[WORK ORDER]:
Copy out each line of the listing that has the word "scores" in it.

╭──

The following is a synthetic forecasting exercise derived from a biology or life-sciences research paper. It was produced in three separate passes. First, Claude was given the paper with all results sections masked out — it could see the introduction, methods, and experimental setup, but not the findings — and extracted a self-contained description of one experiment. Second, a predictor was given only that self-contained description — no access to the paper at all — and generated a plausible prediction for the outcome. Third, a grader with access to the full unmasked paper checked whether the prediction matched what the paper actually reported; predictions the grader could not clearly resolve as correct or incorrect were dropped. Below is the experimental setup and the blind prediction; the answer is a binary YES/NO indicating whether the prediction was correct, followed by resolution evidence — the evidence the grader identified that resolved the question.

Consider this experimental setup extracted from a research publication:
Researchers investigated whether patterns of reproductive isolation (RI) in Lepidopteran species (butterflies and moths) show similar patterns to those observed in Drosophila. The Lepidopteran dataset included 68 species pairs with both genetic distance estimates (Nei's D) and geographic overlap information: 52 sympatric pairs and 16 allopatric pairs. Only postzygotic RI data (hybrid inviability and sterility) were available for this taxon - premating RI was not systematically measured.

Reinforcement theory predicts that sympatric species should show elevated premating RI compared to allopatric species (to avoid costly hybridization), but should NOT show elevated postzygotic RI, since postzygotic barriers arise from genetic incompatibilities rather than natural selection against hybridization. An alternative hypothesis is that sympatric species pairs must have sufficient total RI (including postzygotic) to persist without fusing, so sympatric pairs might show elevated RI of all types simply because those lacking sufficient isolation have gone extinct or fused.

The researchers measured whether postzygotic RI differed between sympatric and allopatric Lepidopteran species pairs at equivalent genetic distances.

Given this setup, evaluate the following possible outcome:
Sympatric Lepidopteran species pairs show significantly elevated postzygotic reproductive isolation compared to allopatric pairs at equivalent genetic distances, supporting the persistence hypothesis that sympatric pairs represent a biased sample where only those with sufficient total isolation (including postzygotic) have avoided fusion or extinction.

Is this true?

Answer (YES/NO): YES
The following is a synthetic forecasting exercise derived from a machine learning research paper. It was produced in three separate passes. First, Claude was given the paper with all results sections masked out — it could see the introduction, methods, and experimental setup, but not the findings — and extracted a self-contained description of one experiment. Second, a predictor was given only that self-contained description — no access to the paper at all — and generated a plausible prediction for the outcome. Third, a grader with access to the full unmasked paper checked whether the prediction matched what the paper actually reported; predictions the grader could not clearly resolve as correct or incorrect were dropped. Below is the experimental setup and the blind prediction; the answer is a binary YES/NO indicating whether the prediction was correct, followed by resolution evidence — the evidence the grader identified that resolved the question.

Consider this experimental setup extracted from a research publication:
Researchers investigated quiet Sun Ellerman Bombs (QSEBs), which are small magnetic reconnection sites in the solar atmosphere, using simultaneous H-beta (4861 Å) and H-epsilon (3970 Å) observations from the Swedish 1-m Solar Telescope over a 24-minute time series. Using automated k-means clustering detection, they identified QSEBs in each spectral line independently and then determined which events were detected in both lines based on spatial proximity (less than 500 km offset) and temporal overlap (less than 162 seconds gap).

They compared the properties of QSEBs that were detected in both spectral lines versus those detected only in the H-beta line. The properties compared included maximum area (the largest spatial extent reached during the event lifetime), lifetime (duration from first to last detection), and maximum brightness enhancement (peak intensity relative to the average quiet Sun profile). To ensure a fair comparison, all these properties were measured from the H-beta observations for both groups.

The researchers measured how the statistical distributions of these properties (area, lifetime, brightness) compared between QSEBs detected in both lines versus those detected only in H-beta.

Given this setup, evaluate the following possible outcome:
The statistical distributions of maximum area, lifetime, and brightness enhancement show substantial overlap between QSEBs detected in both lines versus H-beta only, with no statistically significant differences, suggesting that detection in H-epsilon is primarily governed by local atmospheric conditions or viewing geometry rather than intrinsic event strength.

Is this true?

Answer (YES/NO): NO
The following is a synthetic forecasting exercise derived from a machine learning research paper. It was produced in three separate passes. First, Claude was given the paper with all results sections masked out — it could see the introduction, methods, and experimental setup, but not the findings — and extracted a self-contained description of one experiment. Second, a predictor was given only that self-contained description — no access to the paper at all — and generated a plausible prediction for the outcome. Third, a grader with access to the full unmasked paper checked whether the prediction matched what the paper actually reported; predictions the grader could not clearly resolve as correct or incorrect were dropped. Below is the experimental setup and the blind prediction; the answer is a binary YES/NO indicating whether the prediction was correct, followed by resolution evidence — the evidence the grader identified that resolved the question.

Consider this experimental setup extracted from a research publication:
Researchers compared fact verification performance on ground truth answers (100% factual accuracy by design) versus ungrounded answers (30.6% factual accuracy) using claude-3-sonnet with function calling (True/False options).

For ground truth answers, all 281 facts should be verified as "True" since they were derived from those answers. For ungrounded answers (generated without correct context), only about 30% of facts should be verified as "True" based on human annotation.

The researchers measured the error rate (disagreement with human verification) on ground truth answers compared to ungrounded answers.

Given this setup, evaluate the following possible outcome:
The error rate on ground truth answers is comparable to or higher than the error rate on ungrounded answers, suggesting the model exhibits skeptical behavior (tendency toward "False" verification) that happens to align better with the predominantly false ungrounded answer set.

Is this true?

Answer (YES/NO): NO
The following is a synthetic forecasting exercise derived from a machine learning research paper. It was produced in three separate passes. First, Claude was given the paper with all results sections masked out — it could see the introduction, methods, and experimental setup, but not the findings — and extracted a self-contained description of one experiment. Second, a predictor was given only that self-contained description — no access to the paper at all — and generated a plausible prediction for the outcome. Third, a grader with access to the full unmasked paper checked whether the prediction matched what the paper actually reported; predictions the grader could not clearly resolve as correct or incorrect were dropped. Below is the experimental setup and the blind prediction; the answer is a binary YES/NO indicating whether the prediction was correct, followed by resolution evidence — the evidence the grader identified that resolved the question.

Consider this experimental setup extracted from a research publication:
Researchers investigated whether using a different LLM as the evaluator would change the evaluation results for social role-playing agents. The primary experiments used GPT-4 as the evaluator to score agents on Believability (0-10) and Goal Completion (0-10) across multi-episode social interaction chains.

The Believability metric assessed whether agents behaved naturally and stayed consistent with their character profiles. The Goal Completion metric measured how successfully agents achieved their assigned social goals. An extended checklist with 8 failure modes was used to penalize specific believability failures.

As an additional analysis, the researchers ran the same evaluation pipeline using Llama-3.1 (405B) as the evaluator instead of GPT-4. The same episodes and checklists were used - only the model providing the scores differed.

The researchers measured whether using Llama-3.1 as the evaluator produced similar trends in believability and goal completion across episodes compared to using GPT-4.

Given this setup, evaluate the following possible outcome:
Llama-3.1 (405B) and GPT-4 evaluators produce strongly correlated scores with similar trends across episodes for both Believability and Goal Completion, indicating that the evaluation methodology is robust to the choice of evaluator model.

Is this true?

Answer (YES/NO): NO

╰──

[THE COMPLETED TASK]:
As an additional analysis, the researchers ran the same evaluation pipeline using Llama-3.1 (405B) as the evaluator instead of GPT-4. The same episodes and checklists were used - only the model providing the scores differed.
Llama-3.1 (405B) and GPT-4 evaluators produce strongly correlated scores with similar trends across episodes for both Believability and Goal Completion, indicating that the evaluation methodology is robust to the choice of evaluator model.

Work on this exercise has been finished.